++++ EXTRACTED DATA

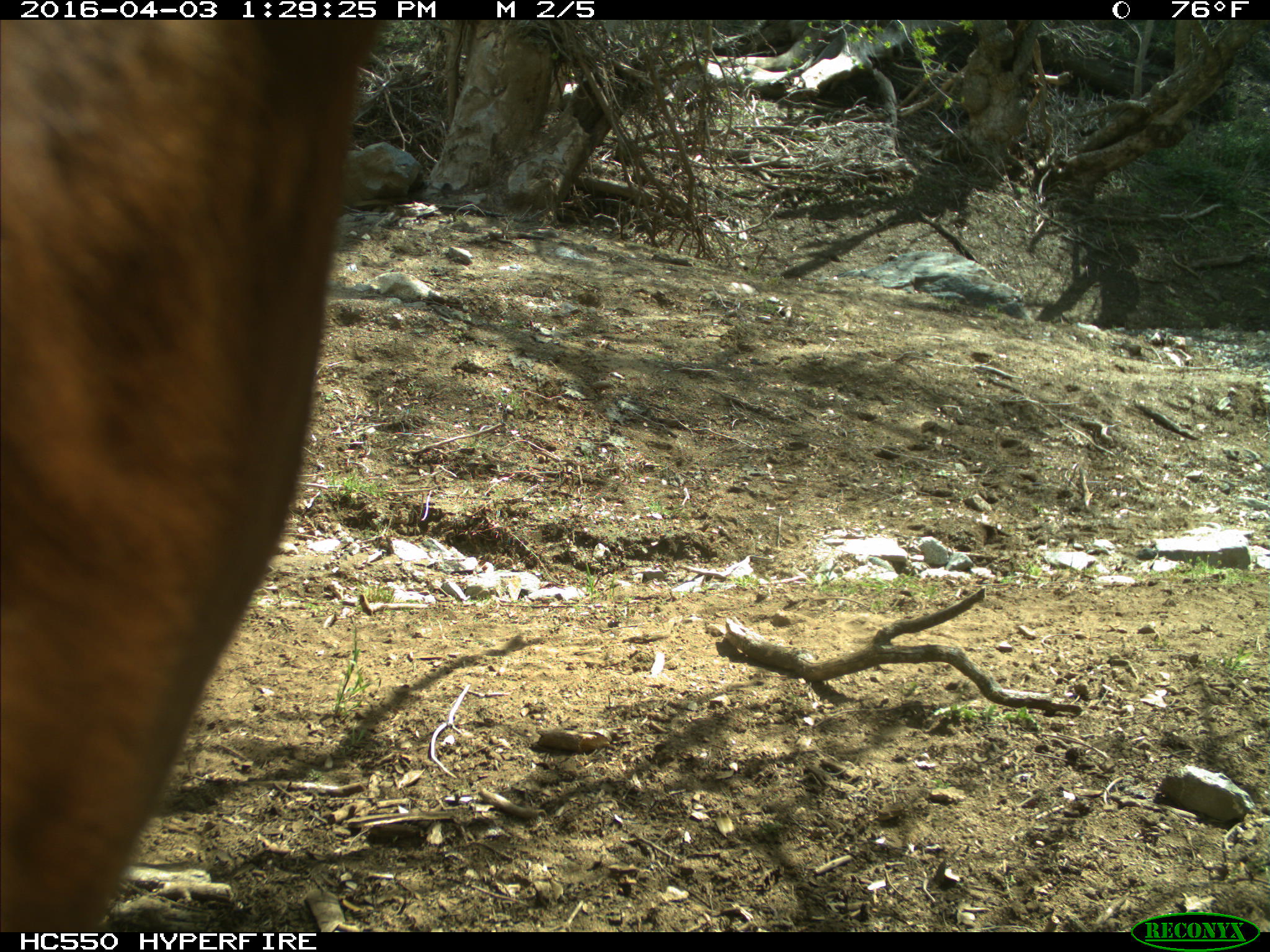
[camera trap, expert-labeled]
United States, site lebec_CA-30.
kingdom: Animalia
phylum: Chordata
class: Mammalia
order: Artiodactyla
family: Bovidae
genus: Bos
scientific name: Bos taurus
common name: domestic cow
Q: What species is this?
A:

++++++++

Would you reproduce the lines above exactly, without carrying over the pictures?

[camera trap, expert-labeled]
United States, site lebec_CA-30.
kingdom: Animalia
phylum: Chordata
class: Mammalia
order: Artiodactyla
family: Bovidae
genus: Bos
scientific name: Bos taurus
common name: domestic cow
Q: What species is this?
A:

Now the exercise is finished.